Fener gol gol gol, şampiyonluk gidiyov

Appiah, Anelka, Tuncay, Aurelio, Alex, Nobre (attığı 17 golle takımın en golcü futbolcusu) ve iki milli kaleci Volkan ve Rüştü... 2005-2006 sezonu Fenerbahçe kadrosundan bir kaç isim.. Sezonun son maçı ve 16 dakika.. Birebir karşılaştırıldığında Galatasaray’ın kadrosundan daha iyi bir kadroya sahip olan Fenerbahçe şampiyonluğu son hafta Denizli’de bırakıyordu. Aziz Yıldırım kamuoyunu meşgul etmek için “İstifa ediyorom, bak ettim, vazgeçtim geri döndüm..” hikayesi uyduruyordu.
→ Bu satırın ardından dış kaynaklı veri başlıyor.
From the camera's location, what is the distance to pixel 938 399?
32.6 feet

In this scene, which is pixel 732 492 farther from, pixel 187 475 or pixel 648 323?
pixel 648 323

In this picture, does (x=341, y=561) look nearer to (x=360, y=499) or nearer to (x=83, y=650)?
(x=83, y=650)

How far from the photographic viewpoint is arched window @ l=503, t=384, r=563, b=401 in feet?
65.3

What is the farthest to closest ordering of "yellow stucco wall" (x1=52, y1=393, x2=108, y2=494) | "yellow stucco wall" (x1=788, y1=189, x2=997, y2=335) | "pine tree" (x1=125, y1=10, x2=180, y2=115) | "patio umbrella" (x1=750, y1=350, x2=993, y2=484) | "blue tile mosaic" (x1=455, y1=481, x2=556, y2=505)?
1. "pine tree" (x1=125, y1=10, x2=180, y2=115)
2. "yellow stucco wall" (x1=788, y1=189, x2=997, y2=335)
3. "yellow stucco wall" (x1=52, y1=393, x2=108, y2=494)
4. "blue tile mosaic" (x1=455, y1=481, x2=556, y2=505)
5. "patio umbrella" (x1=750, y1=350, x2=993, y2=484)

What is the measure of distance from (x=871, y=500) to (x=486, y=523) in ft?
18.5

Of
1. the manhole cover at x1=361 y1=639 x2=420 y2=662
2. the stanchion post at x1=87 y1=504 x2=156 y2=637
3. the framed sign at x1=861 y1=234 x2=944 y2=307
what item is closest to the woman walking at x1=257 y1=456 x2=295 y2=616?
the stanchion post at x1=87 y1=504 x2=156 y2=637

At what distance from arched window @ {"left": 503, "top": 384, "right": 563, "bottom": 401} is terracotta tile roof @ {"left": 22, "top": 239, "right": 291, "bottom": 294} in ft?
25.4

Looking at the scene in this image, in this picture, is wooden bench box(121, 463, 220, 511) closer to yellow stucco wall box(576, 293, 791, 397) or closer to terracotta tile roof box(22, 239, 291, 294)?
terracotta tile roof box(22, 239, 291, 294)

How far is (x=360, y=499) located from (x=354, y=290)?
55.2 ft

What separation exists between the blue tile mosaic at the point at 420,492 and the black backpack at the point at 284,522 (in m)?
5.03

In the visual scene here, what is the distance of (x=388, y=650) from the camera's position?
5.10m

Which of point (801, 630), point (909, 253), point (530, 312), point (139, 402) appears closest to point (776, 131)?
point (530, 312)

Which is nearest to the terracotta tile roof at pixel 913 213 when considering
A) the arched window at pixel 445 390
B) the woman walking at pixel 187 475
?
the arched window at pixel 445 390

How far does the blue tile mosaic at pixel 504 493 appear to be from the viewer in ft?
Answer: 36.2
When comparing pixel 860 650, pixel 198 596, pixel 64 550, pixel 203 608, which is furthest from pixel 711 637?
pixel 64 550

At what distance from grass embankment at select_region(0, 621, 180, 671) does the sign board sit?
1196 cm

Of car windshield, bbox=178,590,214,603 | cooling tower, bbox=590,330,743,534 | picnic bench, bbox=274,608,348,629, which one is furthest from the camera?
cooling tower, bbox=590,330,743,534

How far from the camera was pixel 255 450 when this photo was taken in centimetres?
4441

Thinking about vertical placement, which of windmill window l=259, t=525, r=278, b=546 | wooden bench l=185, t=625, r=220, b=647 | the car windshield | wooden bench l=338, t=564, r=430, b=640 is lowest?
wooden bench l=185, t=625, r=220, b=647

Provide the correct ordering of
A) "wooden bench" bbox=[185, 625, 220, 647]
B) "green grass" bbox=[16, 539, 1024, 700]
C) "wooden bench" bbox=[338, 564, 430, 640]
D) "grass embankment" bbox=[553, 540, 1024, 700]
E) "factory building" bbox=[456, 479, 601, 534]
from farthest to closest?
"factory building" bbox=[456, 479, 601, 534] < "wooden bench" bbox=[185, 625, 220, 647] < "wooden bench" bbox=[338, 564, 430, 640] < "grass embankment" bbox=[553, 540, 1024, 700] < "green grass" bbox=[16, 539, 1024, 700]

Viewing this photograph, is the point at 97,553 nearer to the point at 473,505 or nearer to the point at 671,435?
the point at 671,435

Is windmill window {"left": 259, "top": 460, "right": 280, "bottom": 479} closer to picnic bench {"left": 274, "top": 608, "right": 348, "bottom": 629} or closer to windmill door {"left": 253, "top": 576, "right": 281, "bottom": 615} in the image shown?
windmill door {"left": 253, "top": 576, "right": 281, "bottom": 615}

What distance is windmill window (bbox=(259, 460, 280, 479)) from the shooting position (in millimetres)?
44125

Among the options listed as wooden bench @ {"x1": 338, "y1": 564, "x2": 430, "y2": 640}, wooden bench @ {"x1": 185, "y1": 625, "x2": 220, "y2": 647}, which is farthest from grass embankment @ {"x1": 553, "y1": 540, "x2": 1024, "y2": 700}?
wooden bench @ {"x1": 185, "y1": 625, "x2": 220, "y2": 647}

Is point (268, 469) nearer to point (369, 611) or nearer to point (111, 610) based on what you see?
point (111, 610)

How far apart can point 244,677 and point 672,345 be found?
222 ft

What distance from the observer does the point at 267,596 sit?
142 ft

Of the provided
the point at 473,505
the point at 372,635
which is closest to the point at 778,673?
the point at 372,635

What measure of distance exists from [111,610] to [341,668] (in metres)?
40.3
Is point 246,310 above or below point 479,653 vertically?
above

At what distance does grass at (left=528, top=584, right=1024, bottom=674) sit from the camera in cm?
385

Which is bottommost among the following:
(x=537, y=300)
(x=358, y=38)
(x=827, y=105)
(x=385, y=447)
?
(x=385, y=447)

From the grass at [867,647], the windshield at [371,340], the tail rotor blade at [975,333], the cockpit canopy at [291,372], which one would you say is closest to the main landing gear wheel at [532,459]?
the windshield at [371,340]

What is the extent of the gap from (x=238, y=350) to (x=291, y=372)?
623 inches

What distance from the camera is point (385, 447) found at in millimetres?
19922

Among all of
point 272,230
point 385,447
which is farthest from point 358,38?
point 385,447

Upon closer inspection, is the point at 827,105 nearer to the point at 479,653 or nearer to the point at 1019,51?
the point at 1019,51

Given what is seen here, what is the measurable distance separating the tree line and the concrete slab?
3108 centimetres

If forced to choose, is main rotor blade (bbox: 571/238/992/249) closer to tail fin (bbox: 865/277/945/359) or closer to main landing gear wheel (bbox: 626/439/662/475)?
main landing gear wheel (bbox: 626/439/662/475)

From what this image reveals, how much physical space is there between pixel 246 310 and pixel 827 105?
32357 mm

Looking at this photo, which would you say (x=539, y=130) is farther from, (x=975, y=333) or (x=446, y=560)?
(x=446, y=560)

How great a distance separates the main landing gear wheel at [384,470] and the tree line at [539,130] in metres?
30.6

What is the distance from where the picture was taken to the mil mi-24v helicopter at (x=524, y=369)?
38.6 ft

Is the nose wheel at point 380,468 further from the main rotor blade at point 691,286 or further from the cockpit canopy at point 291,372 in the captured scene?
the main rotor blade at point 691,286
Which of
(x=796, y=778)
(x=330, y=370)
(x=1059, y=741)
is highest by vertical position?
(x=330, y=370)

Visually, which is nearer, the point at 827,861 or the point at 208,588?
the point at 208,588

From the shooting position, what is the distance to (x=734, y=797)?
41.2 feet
Ne alakası var bunun tribünden atılan, düşen veya atlayan taraftar yüzünden Galatasaray’a verilen ya da verilmeyen ceza ile?

Fenerbahçe o sezon Ömer Üründül’ün deyimiyle “korkunç” bir kadroya sahipti. Keza bir sonraki sezon kadrodan gidenler olmasına rağmen gelenlerle şampiyonluğa ulaşılıyordu. Açık söylemek gerekirse Fenerbahçe’nin kadrosuna imrenmemek elde değildi (2005-2006 sezonu). Galatasaray ise o sezon Eric Gerets ve takım ruhuyla şampiyonluğa ulaştıktan sonra bir sonraki sezon Fenerbahçe’nin 14 puan arkasından ligi 3. kapatıyordu. Anelka, Tuncay ve Nobre ile başlayan yaprak dökümünün ertesi seneki şampiyonluktan sonra Aurelio ve Appiah’ın gidişiyle devam etmesi beni iyice rahatlatmıştı. Çünkü Fenerbahçe Appiah ve Anelka gibi transferlerden sonra bu futbolcular kalitesinde futbolcuları getirememişti. Ezeli rakibimizin transfer politikasındaki bu değişiklik bir Galatasaraylı olarak beni sevindirse de Josico ve Maldonado tarzı oyunculara harcanan paralar üzücüydü. “Anelka’yı ben getirdim” diyen Hakan Bilal Kutlualp yönetimden uzaklaştırılmıştı.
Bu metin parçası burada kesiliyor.